L.icon expects a URL for iconUrl. Passing symbol.toDataURL() converts the milsymbol Canvas output to a Base64 PNG data URL, which Leaflet treats exactly like an external image file — no server round-trip required.When to use: Large datasets with many markers, or situations where you want the simplest possible integration without dealing with SVG in the DOM.var symbol = new ms.Symbol("SFG*UCI---*****", {
size: 30,
uniqueDesignation: "2-5 INF"
});
var marker = L.marker([51.5, -0.09], {
icon: L.icon({
iconUrl: symbol.toDataURL(),
iconAnchor: [symbol.getAnchor().x, symbol.getAnchor().y]
})
});
marker.addTo(map);
Full working example: GeoJSON layer with echelon-based sizing
The following example is adapted directly from the milsymbol Leaflet examples included in the repository. It loads a GeoJSON situation file, inspects each feature’s echelon metadata via getMetadata(), and sizes each symbol appropriately before creating its icon.
var osmAttr =
'© <a href="http://openstreetmap.org">OpenStreetMap</a> contributors, ' +
'<a href="http://creativecommons.org/licenses/by-sa/2.0/">CC-BY-SA</a>';
var OSM = L.tileLayer(
"http://{s}.tile.openstreetmap.org/{z}/{x}/{y}.png",
{ maxZoom: 18, attribution: osmAttr }
),
latlng = L.latLng(59, 16);
var map = L.map("map", { center: latlng, zoom: 5, layers: [OSM] });
// Symbol size per echelon
var iconSize = {
"Team/Crew": 5,
Squad: 10,
Section: 15,
"Platoon/detachment": 20,
"Company/battery/troop": 25,
"Battalion/squadron": 30,
"Regiment/group": 35,
Brigade: 40,
Division: 45,
"Corps/MEF": 50,
Army: 55,
"Army Group/front": 60,
"Region/Theater": 65,
Command: 70
};
// Render GeoJSON features as milsymbol div icon markers
L.geoJson(situation, {
pointToLayer: function (feature, latlng) {
var mysymbol = new ms.Symbol(feature.properties.SIDC, {
uniqueDesignation: feature.properties.name
});
// Ask for the echelon and set the symbol size accordingly
mysymbol = mysymbol.setOptions({
size: iconSize[mysymbol.getMetadata().echelon]
});
var myicon = L.divIcon({
className: "",
html: mysymbol.asSVG(),
iconAnchor: new L.Point(
mysymbol.getAnchor().x,
mysymbol.getAnchor().y
)
});
return L.marker(latlng, { icon: myicon, draggable: true });
}
}).addTo(map);
The same pattern works with L.icon — replace the L.divIcon block with:
var myicon = L.icon({
iconUrl: mysymbol.toDataURL(),
iconAnchor: [mysymbol.getAnchor().x, mysymbol.getAnchor().y]
});
Understanding iconAnchor
Leaflet’s iconAnchor is measured in pixels from the top-left corner of the icon image to the point that should align with the map coordinate. milsymbol’s getAnchor() returns exactly this value — the pixel offset from the top-left of the rendered symbol’s bounding box to its geographic reference point — so the values can be passed directly without any transformation.

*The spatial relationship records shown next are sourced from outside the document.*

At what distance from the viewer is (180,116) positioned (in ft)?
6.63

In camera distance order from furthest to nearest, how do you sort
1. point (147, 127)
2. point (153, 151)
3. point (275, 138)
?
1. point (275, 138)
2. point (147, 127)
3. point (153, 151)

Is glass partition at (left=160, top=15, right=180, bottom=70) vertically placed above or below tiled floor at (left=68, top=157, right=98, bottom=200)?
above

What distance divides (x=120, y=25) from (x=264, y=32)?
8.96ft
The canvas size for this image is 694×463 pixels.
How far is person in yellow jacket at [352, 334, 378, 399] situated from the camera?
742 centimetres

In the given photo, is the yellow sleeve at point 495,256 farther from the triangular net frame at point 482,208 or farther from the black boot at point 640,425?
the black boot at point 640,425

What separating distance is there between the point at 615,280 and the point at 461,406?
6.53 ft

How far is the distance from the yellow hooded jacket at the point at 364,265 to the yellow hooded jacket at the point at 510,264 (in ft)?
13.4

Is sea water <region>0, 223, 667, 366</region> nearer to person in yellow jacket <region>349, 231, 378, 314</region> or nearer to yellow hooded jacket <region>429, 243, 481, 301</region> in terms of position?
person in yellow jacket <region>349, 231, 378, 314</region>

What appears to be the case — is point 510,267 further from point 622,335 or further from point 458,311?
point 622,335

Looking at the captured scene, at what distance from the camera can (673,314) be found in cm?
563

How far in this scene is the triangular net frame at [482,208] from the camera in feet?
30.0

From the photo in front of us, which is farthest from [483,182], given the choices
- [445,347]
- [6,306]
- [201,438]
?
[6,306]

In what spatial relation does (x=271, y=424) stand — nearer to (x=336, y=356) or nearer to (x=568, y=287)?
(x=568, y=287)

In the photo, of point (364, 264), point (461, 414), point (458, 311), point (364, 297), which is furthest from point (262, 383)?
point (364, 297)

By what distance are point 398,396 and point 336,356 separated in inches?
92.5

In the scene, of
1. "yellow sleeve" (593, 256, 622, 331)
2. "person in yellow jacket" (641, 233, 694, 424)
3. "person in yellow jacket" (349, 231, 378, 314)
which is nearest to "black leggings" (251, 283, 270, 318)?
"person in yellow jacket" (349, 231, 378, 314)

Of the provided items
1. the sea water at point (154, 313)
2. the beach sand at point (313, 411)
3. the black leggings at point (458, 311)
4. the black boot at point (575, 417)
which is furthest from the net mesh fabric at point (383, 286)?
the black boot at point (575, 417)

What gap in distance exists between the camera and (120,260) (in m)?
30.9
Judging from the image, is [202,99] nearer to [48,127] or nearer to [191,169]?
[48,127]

var anchor = symbol.getAnchor();
// Returns e.g. { x: 20, y: 40 }
// This means the anchor is 20 px right and 40 px down from top-left
// Leaflet DivIcon syntax:
iconAnchor: new L.Point(anchor.x, anchor.y)
// Leaflet L.icon syntax:
iconAnchor: [anchor.x, anchor.y]
Omitting iconAnchor causes Leaflet to use the top-left corner of the icon as the placement point. For military symbols this results in every marker appearing offset from its correct position, sometimes by a significant distance.
Use L.divIcon when you need CSS transitions on hover or want individual symbols reachable from JavaScript (for example, changing color on selection). Use L.icon for large static datasets where raw rendering throughput matters more than interactivity.